■ **Given entries**
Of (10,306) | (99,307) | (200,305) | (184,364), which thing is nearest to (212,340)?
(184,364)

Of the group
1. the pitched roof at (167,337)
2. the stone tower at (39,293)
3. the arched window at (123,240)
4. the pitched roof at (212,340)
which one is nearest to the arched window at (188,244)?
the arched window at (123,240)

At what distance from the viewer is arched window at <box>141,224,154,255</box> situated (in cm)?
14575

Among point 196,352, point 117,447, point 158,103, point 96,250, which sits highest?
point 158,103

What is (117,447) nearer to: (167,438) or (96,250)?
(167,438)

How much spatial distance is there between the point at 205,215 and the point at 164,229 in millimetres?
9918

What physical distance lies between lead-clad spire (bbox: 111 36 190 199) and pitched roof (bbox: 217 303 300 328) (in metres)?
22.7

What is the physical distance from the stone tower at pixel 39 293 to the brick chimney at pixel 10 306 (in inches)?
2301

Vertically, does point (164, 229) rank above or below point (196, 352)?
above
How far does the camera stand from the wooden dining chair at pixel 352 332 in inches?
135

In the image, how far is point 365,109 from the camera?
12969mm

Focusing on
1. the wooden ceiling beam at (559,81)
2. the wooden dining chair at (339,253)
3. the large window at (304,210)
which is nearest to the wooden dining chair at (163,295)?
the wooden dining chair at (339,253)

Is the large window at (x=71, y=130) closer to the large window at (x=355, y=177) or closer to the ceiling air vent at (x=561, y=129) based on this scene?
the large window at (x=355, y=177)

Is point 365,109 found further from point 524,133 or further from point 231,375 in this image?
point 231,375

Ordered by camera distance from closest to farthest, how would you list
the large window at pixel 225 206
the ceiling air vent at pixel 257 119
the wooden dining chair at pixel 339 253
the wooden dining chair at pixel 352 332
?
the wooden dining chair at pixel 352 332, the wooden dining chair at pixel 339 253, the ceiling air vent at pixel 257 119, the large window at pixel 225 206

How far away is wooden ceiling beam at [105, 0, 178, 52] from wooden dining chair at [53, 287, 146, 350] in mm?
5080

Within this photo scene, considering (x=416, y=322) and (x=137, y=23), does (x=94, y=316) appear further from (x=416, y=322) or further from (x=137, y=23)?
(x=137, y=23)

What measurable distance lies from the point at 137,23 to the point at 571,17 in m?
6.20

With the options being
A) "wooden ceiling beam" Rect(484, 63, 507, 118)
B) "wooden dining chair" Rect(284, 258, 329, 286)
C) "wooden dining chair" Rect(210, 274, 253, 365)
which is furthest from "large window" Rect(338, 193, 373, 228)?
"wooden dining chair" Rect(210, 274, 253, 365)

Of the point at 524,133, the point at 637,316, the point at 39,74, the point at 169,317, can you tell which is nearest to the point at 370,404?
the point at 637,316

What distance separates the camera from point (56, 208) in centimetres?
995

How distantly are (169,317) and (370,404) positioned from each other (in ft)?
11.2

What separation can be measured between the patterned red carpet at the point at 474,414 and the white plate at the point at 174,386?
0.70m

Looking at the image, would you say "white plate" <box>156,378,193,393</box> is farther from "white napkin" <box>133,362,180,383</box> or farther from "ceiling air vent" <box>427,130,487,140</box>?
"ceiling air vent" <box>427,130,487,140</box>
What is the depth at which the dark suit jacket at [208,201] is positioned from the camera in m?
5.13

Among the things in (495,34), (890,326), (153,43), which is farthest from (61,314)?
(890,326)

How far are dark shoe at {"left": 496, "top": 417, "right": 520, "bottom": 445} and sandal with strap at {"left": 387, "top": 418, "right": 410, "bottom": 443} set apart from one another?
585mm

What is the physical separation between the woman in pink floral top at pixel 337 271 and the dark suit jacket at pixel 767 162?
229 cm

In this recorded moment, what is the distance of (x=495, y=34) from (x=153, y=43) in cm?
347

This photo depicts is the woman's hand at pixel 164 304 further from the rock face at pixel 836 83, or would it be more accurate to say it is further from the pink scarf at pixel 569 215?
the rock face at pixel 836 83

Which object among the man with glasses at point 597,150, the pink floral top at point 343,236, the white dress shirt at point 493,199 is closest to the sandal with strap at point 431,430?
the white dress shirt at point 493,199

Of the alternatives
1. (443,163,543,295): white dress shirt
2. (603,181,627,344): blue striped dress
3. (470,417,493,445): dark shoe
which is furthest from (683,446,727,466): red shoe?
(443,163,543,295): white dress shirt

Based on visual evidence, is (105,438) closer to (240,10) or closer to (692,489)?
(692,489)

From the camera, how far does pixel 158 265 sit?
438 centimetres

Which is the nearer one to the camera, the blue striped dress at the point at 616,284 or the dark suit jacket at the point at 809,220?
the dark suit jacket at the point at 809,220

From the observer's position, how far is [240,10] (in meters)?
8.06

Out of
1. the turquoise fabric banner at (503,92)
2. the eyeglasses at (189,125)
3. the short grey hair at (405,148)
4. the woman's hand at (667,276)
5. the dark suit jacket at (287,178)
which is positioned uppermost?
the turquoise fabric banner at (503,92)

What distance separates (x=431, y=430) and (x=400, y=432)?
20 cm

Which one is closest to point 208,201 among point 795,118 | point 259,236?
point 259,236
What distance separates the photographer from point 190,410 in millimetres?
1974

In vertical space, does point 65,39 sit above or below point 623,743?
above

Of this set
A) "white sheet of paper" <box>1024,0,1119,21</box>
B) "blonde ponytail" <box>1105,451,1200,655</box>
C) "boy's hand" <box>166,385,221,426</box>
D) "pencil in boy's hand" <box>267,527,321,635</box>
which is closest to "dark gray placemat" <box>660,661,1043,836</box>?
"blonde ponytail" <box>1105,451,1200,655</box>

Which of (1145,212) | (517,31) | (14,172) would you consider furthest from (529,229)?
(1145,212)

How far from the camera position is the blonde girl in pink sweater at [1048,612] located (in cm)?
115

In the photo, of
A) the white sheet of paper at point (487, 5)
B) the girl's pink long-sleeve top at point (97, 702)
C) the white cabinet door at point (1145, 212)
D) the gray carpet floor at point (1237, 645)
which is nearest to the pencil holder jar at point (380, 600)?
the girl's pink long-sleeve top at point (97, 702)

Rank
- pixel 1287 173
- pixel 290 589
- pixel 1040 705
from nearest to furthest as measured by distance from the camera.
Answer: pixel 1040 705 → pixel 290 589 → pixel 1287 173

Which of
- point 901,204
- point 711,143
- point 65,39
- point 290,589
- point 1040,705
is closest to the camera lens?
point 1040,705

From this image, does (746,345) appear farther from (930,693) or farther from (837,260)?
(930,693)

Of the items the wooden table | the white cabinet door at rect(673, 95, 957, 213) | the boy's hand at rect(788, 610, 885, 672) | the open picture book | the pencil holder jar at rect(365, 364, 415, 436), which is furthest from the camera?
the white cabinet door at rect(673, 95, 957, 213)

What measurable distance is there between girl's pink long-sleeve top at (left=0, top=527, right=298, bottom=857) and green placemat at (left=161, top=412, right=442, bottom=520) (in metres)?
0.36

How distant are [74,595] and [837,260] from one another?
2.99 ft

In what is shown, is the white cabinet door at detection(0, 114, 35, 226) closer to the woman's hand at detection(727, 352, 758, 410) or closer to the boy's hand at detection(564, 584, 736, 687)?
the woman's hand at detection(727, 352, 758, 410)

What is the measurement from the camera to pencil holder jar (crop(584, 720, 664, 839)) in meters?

■ **Directions**
Retype all of the material above with every character intact.

■ **Reply to the exercise**
Of (10,306) | (99,307) | (200,305) | (184,364), which thing is nearest to (212,340)?
(184,364)

Of the group
1. the pitched roof at (167,337)
2. the stone tower at (39,293)
3. the arched window at (123,240)
4. the pitched roof at (212,340)
which one is nearest to the arched window at (188,244)?
the arched window at (123,240)

At what distance from the viewer is arched window at <box>141,224,154,255</box> situated (in cm)?
14575

Among point 196,352, point 117,447, point 158,103, point 96,250, which sits highest?
point 158,103

What is (117,447) nearer to: (167,438) or (96,250)?
(167,438)

How much spatial distance is there between the point at 205,215 and the point at 164,229 in millimetres?
9918

What physical distance lies between lead-clad spire (bbox: 111 36 190 199) and pitched roof (bbox: 217 303 300 328) (in metres)?
22.7

What is the physical distance from the stone tower at pixel 39 293 to the brick chimney at pixel 10 306 (in inches)?
2301

Vertically, does point (164, 229) rank above or below point (196, 352)?
above
How far does the camera stand from the wooden dining chair at pixel 352 332 in inches?
135

In the image, how far is point 365,109 from the camera?
12969mm

Focusing on
1. the wooden ceiling beam at (559,81)
2. the wooden dining chair at (339,253)
3. the large window at (304,210)
which is nearest to the wooden dining chair at (163,295)?
the wooden dining chair at (339,253)

Is the large window at (x=71, y=130) closer to the large window at (x=355, y=177) or closer to the ceiling air vent at (x=561, y=129) based on this scene?
the large window at (x=355, y=177)

Is point 365,109 found further from point 524,133 or further from point 231,375 in this image?
point 231,375

Ordered by camera distance from closest to farthest, how would you list
the large window at pixel 225 206
the ceiling air vent at pixel 257 119
the wooden dining chair at pixel 339 253
the wooden dining chair at pixel 352 332
?
the wooden dining chair at pixel 352 332, the wooden dining chair at pixel 339 253, the ceiling air vent at pixel 257 119, the large window at pixel 225 206

How far away is wooden ceiling beam at [105, 0, 178, 52] from wooden dining chair at [53, 287, 146, 350] in mm?
5080

Within this photo scene, considering (x=416, y=322) and (x=137, y=23), does (x=94, y=316) appear further from (x=416, y=322) or further from (x=137, y=23)?
(x=137, y=23)

What measurable distance lies from the point at 137,23 to the point at 571,17 in m?
6.20

With the options being
A) "wooden ceiling beam" Rect(484, 63, 507, 118)
B) "wooden dining chair" Rect(284, 258, 329, 286)
C) "wooden dining chair" Rect(210, 274, 253, 365)
which is furthest from "large window" Rect(338, 193, 373, 228)?
"wooden dining chair" Rect(210, 274, 253, 365)

Of the point at 524,133, the point at 637,316, the point at 39,74, the point at 169,317, can you tell which is nearest to the point at 370,404?
the point at 637,316

What distance separates the camera from point (56, 208) in centimetres?
995

How distantly are (169,317) and (370,404) positioned from each other (in ft)?
11.2

What separation can be measured between the patterned red carpet at the point at 474,414 and the white plate at the point at 174,386?
0.70m

Looking at the image, would you say "white plate" <box>156,378,193,393</box> is farther from "white napkin" <box>133,362,180,383</box> or farther from "ceiling air vent" <box>427,130,487,140</box>?
"ceiling air vent" <box>427,130,487,140</box>
What is the depth at which the dark suit jacket at [208,201] is positioned from the camera in m?
5.13

Among the things in (495,34), (890,326), (153,43), which is farthest from (61,314)?
(890,326)

How far are dark shoe at {"left": 496, "top": 417, "right": 520, "bottom": 445} and sandal with strap at {"left": 387, "top": 418, "right": 410, "bottom": 443} set apart from one another?
585mm

What is the physical separation between the woman in pink floral top at pixel 337 271 and the dark suit jacket at pixel 767 162?
229 cm

In this recorded moment, what is the distance of (x=495, y=34) from (x=153, y=43) in cm?
347

This photo depicts is the woman's hand at pixel 164 304 further from the rock face at pixel 836 83, or would it be more accurate to say it is further from the pink scarf at pixel 569 215?
the rock face at pixel 836 83

Which object among the man with glasses at point 597,150, the pink floral top at point 343,236, the white dress shirt at point 493,199 is closest to the sandal with strap at point 431,430?
the white dress shirt at point 493,199

Of the alternatives
1. (443,163,543,295): white dress shirt
2. (603,181,627,344): blue striped dress
3. (470,417,493,445): dark shoe
which is furthest from (683,446,727,466): red shoe?
(443,163,543,295): white dress shirt

Based on visual evidence, is (105,438) closer to (240,10) or closer to (692,489)?
(692,489)

From the camera, how far does pixel 158 265 sit?
438 centimetres

Which is the nearer one to the camera, the blue striped dress at the point at 616,284 or the dark suit jacket at the point at 809,220?
the dark suit jacket at the point at 809,220

From the observer's position, how far is [240,10] (in meters)?
8.06

Out of
1. the turquoise fabric banner at (503,92)
2. the eyeglasses at (189,125)
3. the short grey hair at (405,148)
4. the woman's hand at (667,276)
5. the dark suit jacket at (287,178)
which is positioned uppermost?
the turquoise fabric banner at (503,92)

What distance separates (x=431, y=430) and (x=400, y=432)?
20 cm

Which one is closest to point 208,201 among point 795,118 | point 259,236?
point 259,236
What distance separates the photographer from point 190,410 in millimetres?
1974

In vertical space, does point 65,39 sit above or below point 623,743?
above

Of this set
A) "white sheet of paper" <box>1024,0,1119,21</box>
B) "blonde ponytail" <box>1105,451,1200,655</box>
C) "boy's hand" <box>166,385,221,426</box>
D) "pencil in boy's hand" <box>267,527,321,635</box>
which is closest to "dark gray placemat" <box>660,661,1043,836</box>?
"blonde ponytail" <box>1105,451,1200,655</box>

Which of (1145,212) | (517,31) | (14,172) would you consider furthest from (529,229)?
(1145,212)

How far from the camera position is the blonde girl in pink sweater at [1048,612] located (in cm)?
115

In the photo, of
A) the white sheet of paper at point (487, 5)
B) the girl's pink long-sleeve top at point (97, 702)
C) the white cabinet door at point (1145, 212)
D) the gray carpet floor at point (1237, 645)
which is nearest to the pencil holder jar at point (380, 600)?
the girl's pink long-sleeve top at point (97, 702)

Rank
- pixel 1287 173
- pixel 290 589
- pixel 1040 705
from nearest to furthest as measured by distance from the camera.
Answer: pixel 1040 705 → pixel 290 589 → pixel 1287 173

Which of
- point 901,204
- point 711,143
- point 65,39
- point 290,589
- point 1040,705
is closest to the camera lens?
point 1040,705

From this image, does (746,345) appear farther from (930,693) or farther from (837,260)?
(930,693)

Of the items the wooden table | the white cabinet door at rect(673, 95, 957, 213) | the boy's hand at rect(788, 610, 885, 672) | the open picture book | the pencil holder jar at rect(365, 364, 415, 436), which is furthest from the camera?
the white cabinet door at rect(673, 95, 957, 213)

What measurable distance is there between girl's pink long-sleeve top at (left=0, top=527, right=298, bottom=857) and green placemat at (left=161, top=412, right=442, bottom=520) (in metres)?
0.36

How distant are [74,595] and [837,260] from one another?
2.99 ft

In what is shown, is the white cabinet door at detection(0, 114, 35, 226) closer to the woman's hand at detection(727, 352, 758, 410) or closer to the boy's hand at detection(564, 584, 736, 687)?
the woman's hand at detection(727, 352, 758, 410)

What is the measurement from the camera to pencil holder jar (crop(584, 720, 664, 839)) in meters?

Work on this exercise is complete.